Adhésion Conformément à l'article L. 2261-3 du Code du travail, toute organisation syndicale de salariés représentative dans l'entreprise, qui n'est pas signataire du présent accord, pourra y adhérer ultérieurement. L'adhésion produira effet à partir du jour qui suivra celui de son dépôt au secrétariat du greffe du conseil de prud'hommes compétent et à la Dreets. Notification devra également en être faite, dans un délai de huit jours, par lettre recommandée, aux parties signataires.
Dépôt de l’accord et publicité Le présent accord sera déposé sur la plateforme « Télé-Accords » accessible depuis le site accompagné des pièces prévues à l’article D. 2231-7 du code du travail.
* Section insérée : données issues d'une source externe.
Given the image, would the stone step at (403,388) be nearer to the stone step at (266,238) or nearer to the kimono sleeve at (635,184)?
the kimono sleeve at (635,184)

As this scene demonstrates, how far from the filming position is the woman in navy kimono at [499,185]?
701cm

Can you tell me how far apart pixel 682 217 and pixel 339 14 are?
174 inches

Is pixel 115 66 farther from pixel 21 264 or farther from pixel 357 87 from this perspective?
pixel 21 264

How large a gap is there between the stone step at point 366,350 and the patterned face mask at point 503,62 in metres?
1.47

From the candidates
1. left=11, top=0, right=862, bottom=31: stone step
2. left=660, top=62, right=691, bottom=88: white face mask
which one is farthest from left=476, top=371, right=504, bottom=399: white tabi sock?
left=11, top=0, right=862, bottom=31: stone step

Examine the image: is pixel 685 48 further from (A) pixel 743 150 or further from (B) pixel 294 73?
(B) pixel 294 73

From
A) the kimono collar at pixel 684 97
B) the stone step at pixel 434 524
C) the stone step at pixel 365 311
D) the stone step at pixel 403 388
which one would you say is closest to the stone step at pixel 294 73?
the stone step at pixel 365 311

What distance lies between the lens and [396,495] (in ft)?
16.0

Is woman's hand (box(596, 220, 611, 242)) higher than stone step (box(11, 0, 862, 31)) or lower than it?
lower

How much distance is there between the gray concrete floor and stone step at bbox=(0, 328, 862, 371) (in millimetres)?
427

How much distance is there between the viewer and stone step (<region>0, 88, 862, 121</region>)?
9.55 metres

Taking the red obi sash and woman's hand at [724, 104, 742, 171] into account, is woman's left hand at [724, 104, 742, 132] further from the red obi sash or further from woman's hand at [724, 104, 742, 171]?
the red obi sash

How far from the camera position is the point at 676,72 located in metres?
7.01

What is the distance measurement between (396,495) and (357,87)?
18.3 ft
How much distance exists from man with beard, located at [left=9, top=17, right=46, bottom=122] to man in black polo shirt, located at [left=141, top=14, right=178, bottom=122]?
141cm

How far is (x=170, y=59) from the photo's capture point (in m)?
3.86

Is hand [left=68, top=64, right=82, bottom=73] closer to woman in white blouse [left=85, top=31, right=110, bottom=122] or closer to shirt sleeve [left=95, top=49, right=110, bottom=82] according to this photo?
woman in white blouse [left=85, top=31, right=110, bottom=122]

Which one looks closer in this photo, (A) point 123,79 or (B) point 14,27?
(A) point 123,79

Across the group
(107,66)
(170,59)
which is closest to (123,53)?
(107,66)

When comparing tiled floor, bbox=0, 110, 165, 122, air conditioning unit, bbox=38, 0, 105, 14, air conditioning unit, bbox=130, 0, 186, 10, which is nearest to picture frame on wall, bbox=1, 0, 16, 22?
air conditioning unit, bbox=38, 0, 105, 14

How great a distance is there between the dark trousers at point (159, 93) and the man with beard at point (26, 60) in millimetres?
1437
Une version de cet accord aura vocation à être publiée, celle-ci doit donc être anonymisée : les noms, prénoms de personnes physiques, y compris les paraphes et signatures seront donc définitivement et réellement supprimés. Cette version ne comportera pas d'informations nominatives ou manifestement confidentielles pour l’entreprise. Seul le nom de l’entreprise sera maintenu. Cette version permettra en effet de transmettre la version de l’accord telle qu’elle sera rendue publique sur le lien de la direction légale et administrative www.legifrance.gouv.fr. En outre, si l’une des parties souhaitait l’occultation de certaines dispositions de l’accord (notamment les textes pouvant revêtir une dimension stratégique pour l’entreprise), un acte signé par la Direction et par les élus titulaires du CSE représentant la majorité des suffrages exprimés lors des dernières élections professionnelles serait là encore transmis à la DREETS. La version en format.docx (Word) devrait bien entendu également comprendre la suppression de ces dispositions confidentielles. Conformément à l’article D. 2231-2, un exemplaire de l’accord est également remis au greffe du conseil de prud’hommes compétent. Les éventuels avenants de révision du présent accord feront l’objet des mêmes mesures de publicité. Un exemplaire original sera établi pour chaque partie. Mention de cet accord figurera sur le tableau d’affichage de la Direction et chaque salarié sera informé individuellement de son existence et de la possibilité de le consulter, par un document annexé au premier bulletin de paie suivant sa signature. Fait à Antony, le 6 décembre 2024 En trois (3) exemplaires originaux.